Natan Sharansky, one of those Soviet immigrants “who just showed up lately” and who Clinton presumably thinks does not want peace, said in response: “I am particularly disappointed by the president’s casual use of inappropriate stereotypes about Israelis, dividing their views on peace based on ethnic origins.” Presumably, if you disagree with Clinton over the necessary preconditions for peace, you are against peace entirely—and you need to be denounced. The implication that someone like Sharansky, because he is an immigrant from the USSR, is “not encumbered by the historical record” and is indifferent to Palestinian claims requires no refutation; Clinton should be ashamed of himself. Unlike Clinton, whose most frequent foreign visitor to the White House (13 times!) was Yasser Arafat, Sharansky has stressed the importance of human rights and democracy as a prerequisite for a Palestinian state. Clinton was apparently quite ready to allow Arafat to create a terrorist satrapy.

[……]

That “deal” was adopted at an Arab League summit attended by only 10 of the 22 Arab leaders of the day, and among those not in attendance were the king of Jordan, the president of Egypt, and Yasser Arafat—suggesting that support for this proposal may have been quite limited. Moreover, it was a take-it-or-leave-it offer, never proffered as a basis for negotiation. This “heck of a deal” required “Complete withdrawal from the occupied Arab territories, including the Syrian Golan Heights, to the 4 June 1967 line and the territories still occupied in southern Lebanon.” In other words, go back to the indefensible 1967 borders, give up every settlement bloc, and give up every square foot of Jerusalem, including the Western Wall. Not quite as “huge” an offer as President Clinton recalls.

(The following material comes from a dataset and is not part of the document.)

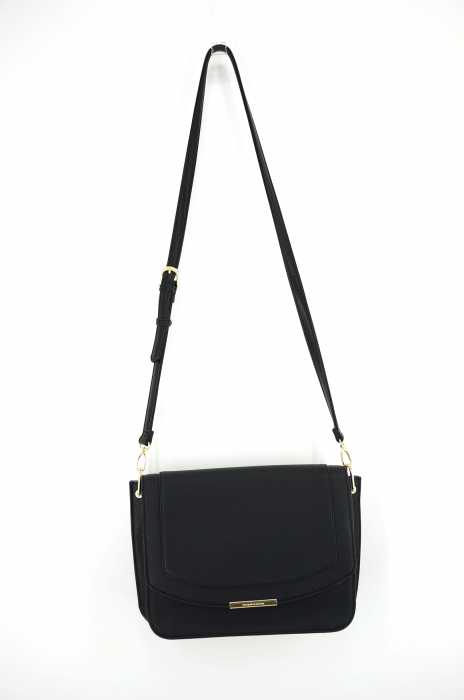 Kate spade（ケイトスペード） レザーショルダーバッグ レディース バッグ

“The two great tragedies in modern Middle Eastern politics, which make you wonder if God wants Middle East peace or not, were Rabin’s assassination and Sharon’s stroke,” Clinton said. I can think of some others: The fact that a terrorist and thief, Yasser Arafat, led the Palestinian people for decades; the fact that he turned down Israeli peace offers at Camp David; the fact that the Palestinians turned down Ehud Olmert’s even more generous peace offers in 2008; the fact that thousands of Israelis were wounded or killed in the first and second intifadas; the fact that no Palestinian leader has ever spoken with candor to the Palestinian people about the compromises they will need to make in any peace agreement; the fact that for the last two and half years the Palestinian leadership has adamantly refused to come to the negotiating table.

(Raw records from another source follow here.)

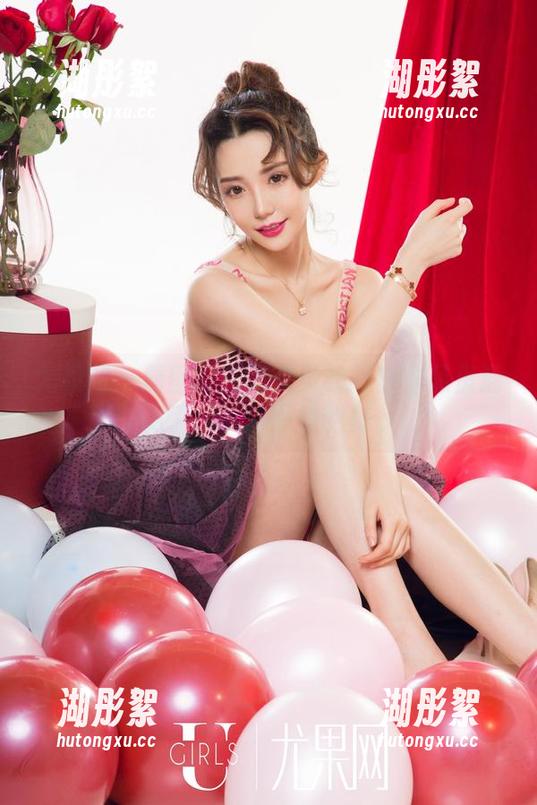 尤果网 - 原图？在张美荧的黑白作品里遇见了另一种平静的美。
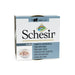 SCHESIR Cat Food (85 g) (Copy) - VMX PETS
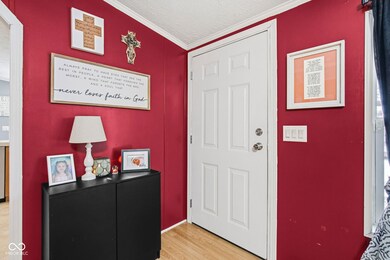 9205 S Harrodsburg Rd, Bloomington, IN 47403 - photo 3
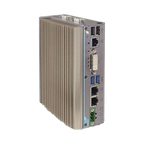 Gateway IoT POC-300 - AGL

In his Knesset speech, Netanyahu had a far clearer view than Clinton of the real tragedy: “The Palestinians regard this day, the foundation of the state of Israel, their nakba, their catastrophe. But their catastrophe was that they did not have a leadership that was willing to reach a true historic compromise between the Palestinian people and the Jewish people.”  It is sad that President Clinton cannot seem to grasp this elementary fact.